(Dataset entries)
·····

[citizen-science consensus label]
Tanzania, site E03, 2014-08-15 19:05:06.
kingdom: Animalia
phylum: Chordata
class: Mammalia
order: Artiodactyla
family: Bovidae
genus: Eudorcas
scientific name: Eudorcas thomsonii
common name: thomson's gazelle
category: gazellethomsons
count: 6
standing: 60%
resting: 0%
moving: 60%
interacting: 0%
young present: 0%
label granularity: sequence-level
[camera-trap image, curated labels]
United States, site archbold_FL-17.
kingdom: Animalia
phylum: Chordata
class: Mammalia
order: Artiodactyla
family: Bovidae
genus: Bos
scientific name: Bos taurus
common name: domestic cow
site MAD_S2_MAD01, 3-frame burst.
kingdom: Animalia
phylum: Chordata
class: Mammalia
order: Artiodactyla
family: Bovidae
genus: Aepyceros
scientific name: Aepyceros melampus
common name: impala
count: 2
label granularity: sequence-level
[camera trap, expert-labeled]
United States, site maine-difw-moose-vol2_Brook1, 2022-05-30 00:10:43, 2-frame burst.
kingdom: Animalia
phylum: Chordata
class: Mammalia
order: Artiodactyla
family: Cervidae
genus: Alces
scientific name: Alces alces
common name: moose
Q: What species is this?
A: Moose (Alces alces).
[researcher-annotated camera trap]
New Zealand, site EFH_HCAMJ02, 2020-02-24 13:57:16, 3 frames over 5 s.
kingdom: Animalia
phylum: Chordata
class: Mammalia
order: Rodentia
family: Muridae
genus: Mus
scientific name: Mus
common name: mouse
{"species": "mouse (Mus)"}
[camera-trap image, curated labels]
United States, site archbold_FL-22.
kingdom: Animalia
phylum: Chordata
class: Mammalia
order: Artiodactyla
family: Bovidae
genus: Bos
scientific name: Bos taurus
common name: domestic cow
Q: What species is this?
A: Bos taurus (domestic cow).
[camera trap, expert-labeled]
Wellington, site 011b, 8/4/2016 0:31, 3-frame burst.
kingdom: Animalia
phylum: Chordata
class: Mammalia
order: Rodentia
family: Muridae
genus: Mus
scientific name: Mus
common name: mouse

·····

▶ Aim of the task:
Search the records for the string "site", and copy every line that holds it.

▶ Written solution:
Tanzania, site E03, 2014-08-15 19:05:06.
United States, site archbold_FL-17.
site MAD_S2_MAD01, 3-frame burst.
United States, site maine-difw-moose-vol2_Brook1, 2022-05-30 00:10:43, 2-frame burst.
New Zealand, site EFH_HCAMJ02, 2020-02-24 13:57:16, 3 frames over 5 s.
United States, site archbold_FL-22.
Wellington, site 011b, 8/4/2016 0:31, 3-frame burst.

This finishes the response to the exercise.